Caminho das Águas
Tenho me notado mais sensível nos últimos dias, mais conectada com músicas, imagens, falas que me tocam. Ao mesmo tempo, estava com dificuldade de escolher algum tema específico para falar no blog de hoje. Então resolvi falar sobre esse processo de abertura de forma geral. A abertura, desde o meu ponto de vista, se refere a esse processo de se abrir para as nossas experiências da forma como elas aparecem. Falando assim, pode parecer fácil, mas na prática não é bem assim… Numa época em que as perdas, tristezas, lutos e incertezas estão tão presentes, nos abrirmos para o que estamos sentindo é muito doloroso.
Por que fazer isso então? Não é minha intenção dar uma resposta aqui, cada um deve fazer sua escolha conforme suas necessidades no momento. Então vou apenas compartilhar a minha experiência de abertura e do sentido que ela tem tido para mim. Caso faça sentido para você, fica o convite para fazer essa experiência também.

DADOS FORNECIDOS:
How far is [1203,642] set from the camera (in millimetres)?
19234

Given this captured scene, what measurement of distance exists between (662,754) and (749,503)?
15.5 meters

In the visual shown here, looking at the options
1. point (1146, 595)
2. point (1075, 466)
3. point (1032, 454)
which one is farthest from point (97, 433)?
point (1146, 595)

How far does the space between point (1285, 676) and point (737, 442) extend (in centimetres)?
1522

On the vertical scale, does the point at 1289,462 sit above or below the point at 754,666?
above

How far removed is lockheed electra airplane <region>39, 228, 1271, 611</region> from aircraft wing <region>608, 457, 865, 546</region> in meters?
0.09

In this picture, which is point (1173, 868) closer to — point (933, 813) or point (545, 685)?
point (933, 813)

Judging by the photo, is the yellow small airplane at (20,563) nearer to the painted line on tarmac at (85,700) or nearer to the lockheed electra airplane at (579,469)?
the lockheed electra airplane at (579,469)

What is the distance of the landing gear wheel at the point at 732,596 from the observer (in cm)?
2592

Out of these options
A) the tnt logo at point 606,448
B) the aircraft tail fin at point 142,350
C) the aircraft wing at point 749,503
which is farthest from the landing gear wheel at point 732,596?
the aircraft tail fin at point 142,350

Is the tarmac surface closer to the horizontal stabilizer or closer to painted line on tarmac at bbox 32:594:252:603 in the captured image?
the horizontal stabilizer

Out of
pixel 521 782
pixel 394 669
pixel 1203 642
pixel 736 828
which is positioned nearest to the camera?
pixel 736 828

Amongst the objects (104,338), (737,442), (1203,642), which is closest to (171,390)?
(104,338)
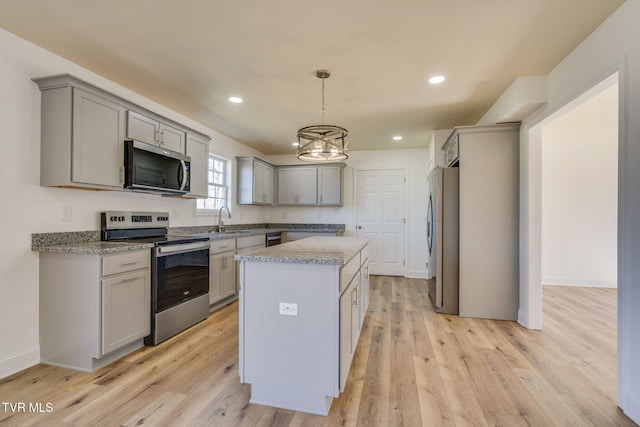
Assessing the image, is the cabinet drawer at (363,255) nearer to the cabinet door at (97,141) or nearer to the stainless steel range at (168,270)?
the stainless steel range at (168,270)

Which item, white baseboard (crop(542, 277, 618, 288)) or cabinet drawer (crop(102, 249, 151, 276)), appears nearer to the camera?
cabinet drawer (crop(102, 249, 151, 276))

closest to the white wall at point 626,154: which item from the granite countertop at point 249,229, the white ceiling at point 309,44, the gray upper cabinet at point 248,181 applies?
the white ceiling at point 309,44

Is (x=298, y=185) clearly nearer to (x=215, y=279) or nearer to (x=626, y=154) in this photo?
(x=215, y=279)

TAREFAS DO EXERCÍCIO:
1. Liste as coisas que, segundo o texto selecionado, estão muito presentes na época atual.
2. De acordo com o texto selecionado, a que se refere a abertura?
3. Transcreva do texto selecionado tudo o que vai desde "Caminho das Águas" até "é muito doloroso.".

SOLUÇÕES:
1. Perdas, tristezas, lutos e incertezas.

2. Ao processo de se abrir para as nossas experiências da forma como elas aparecem.

3.
Caminho das Águas
Tenho me notado mais sensível nos últimos dias, mais conectada com músicas, imagens, falas que me tocam. Ao mesmo tempo, estava com dificuldade de escolher algum tema específico para falar no blog de hoje. Então resolvi falar sobre esse processo de abertura de forma geral. A abertura, desde o meu ponto de vista, se refere a esse processo de se abrir para as nossas experiências da forma como elas aparecem. Falando assim, pode parecer fácil, mas na prática não é bem assim… Numa época em que as perdas, tristezas, lutos e incertezas estão tão presentes, nos abrirmos para o que estamos sentindo é muito doloroso.